EXERCISE A -> Transcribe the QoS deployment diversity passage between "In this heterogeneous" and "mechanisms.", inclusive.
EXERCISE B -> Pick up the QoS deployment diversity passage after its last sentence and write what comes next.

READING PASSAGE ->
+++

3.10 QoS Deployment Diversity

   It is extremely improbable that any single form of service
   differentiation technology will be rolled out across the Internet and
   across all enterprise networks.

   Some networks will deploy some form of service differentiation
   technology while others will not.  Some of these service platforms
   will interoperate seamlessly and other less so.  To expect all
   applications, host systems, network routers, network policies, and
   inter-provider arrangements to coalesce into a single homogeneous
   service environment that can support a broad range of service
   responses is an somewhat unlikely outcome given the diverse nature of
   the available technologies and industry business models.  It is more
   likely that we will see a number of small scale deployment of service
   differentiation mechanisms and some efforts to bridge these
   environments together in some way.

   In this heterogeneous service environment the task of service
   capability discovery is as critical as being able to invoke service
   responses and measure the service outcomes.  QoS architectures will
   need to include protocol capabilities in supporting service discovery
   mechanisms.

+++

RECORDS PROVIDED ->
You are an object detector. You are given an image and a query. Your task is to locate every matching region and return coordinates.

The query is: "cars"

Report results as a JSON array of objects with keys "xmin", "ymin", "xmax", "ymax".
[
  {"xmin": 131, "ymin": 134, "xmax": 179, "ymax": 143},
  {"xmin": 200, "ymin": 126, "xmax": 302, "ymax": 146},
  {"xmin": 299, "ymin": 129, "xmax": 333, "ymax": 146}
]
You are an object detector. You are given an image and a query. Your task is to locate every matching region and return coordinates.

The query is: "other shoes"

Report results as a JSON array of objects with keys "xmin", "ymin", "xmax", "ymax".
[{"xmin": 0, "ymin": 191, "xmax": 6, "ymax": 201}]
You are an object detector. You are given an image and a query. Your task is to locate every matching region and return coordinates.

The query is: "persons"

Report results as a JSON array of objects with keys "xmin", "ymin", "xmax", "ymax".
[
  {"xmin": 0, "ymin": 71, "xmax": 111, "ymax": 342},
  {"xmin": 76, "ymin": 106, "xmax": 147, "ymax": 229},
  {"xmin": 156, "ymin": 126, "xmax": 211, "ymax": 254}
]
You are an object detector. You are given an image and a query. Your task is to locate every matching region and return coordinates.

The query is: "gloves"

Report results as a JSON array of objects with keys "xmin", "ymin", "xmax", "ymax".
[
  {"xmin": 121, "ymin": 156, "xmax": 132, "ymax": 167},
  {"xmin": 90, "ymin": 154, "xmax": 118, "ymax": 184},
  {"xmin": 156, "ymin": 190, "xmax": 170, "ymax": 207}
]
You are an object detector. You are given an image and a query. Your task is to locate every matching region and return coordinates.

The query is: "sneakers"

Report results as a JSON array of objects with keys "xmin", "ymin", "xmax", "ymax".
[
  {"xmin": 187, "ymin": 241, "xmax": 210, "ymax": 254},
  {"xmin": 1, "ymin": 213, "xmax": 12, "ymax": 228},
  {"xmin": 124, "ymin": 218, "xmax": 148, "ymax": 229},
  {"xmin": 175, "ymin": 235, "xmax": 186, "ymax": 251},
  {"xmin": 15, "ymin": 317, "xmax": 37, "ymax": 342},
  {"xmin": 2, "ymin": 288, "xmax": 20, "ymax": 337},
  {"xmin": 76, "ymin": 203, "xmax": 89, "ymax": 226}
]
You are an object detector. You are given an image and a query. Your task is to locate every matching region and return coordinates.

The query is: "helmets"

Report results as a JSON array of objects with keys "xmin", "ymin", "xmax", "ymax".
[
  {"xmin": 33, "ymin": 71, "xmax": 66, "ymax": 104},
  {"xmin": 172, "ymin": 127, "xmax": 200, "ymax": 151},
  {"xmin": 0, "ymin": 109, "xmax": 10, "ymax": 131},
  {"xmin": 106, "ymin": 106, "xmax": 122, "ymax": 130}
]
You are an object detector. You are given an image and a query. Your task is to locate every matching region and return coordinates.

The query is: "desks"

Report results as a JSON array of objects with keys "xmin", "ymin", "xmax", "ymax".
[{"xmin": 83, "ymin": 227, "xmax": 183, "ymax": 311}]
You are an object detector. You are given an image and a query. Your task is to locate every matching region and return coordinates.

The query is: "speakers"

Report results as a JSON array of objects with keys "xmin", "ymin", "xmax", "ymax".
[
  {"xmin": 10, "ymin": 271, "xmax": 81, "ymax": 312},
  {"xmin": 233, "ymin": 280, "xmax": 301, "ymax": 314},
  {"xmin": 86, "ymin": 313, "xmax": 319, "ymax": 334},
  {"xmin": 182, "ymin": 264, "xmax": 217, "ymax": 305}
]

+++

ANSWER A ->
In this heterogeneous service environment the task of service
   capability discovery is as critical as being able to invoke service
   responses and measure the service outcomes.  QoS architectures will
   need to include protocol capabilities in supporting service discovery
   mechanisms.

ANSWER B ->
   In addition, such a heterogeneous deployment environment will create
   further scaling pressure on the operational network as now there is
   an additional dimension to the size of the network.  Each potential
   path to each host is potentially qualified by the service
   capabilities of the path.  While one path may be considered as a
   candidate best effort path, another path may offer a more precise
   match between the desired service attributes and the capabilities of
   the path to sustain the service.  Inter-domain policy also impacts
   upon this path choice, where inter-domain transit agreements may
   specifically limit the types and total level of quality requests than
   may be supported between the domains.  Much of the brunt of such
   scaling pressures will be seen in the inter-domain and intra-domain
   routing domain where there are pressures to increase the number of
   attributes of a routing entry, and also to use the routing protocol
   in some form of service signaling role.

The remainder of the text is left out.